# Statistik als Diagramm?



## Mew (31. Mai 2008)

Hallo, liebe Gemeinde!

Ich würde gerne meine gespeicherten Daten in der Datenbank Statistisch auswerten. Am Besten als Balkendiagramm, wie auf: http://ts-kostenlos.de/index.php?site=counter_stats

Kann mir da jemand weiterhelfen, wie ich anfangen soll?


----------



## SimonErich (31. Mai 2008)

Hallo @Mew

naja das ist ja eigentlich ganz einfach.

Nehmen wir mal an die maximale Länge der Balken soll 100 px sein.

Nun schauen wir in der DB alle Einträge an und finden heraus, dass der Größte Wert 50 ist.

Naja, jetzt kommt logik und Mathematik ins Spiel 

Mit der Formel: Maximale Länge/Größter Wert bekommen wir ein Einheitsmaß.
In unserem Beispiel wäre das: 100 / 50 = 2.

Nun wissen wir wie viele Pixel eins dieser Eintragseinheiten hat.

Und nun können wir jeweils den Wert, den wir haben mit den Einträgen multiplizieren.

30 * 2 = 60 px
40 * 2 = 80 px
...


Wir stellen wir nun das ganze dar ? 
Naja wenn wir wissen wie viel Pixel dieser gesamte Balken hat (haben wir zwei Zeilen weiter oben ausgerechnet) müssen wir nur noch den Balken darstellen.
Das können wir mit einem div, einem Bild, ... machen 

Willst du allerdings eine etwas komplexere Statistik haben, dann musst du dir wohl im Manual die Grafikfunktionen ansehen, wobei du aber dort auch oben beschriebenes Prinzip brauchst.



Grüße Simon


----------



## splasch (31. Mai 2008)

Wenn du die Zahlen der Auswerung hast dann kanste mittel gd Bilobiteck die Balken darstellen lassen. Im Tuorials bereich sind dazu einige Beispiele.

Mfg Splasch


----------



## SimonErich (31. Mai 2008)

splasch hat gesagt.:


> Wenn du die Zahlen der Auswerung hast dann kanste mittel gd Bilobiteck die Balken darstellen lassen.
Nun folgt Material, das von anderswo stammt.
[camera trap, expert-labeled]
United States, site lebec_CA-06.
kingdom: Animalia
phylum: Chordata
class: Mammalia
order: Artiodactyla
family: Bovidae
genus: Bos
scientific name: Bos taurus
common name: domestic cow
@splasch Ja eh, aber in der Beispiel Seite, die er uns gezeigt hat ist es ganz einfach mit gezogenen Bilder gemacht, wie ich es oben geschrieben hab und solange es so einfach ist, geht das auch gut


----------



## splasch (31. Mai 2008)

Glaubs was die Gd macht? Die erstellt Bilder und ja es ist einfach. Dazu brauchste nichtmal die Pixelanzahl berechnen allen der Prozentsatz reicht aus um es nacher als Balken Grafik darstellen zu lassen.

Wie lang und hoch der balken bei 100% sein soll kann man sich im grunde ausuchen.
Die Rechteck option hilft da schon weiter.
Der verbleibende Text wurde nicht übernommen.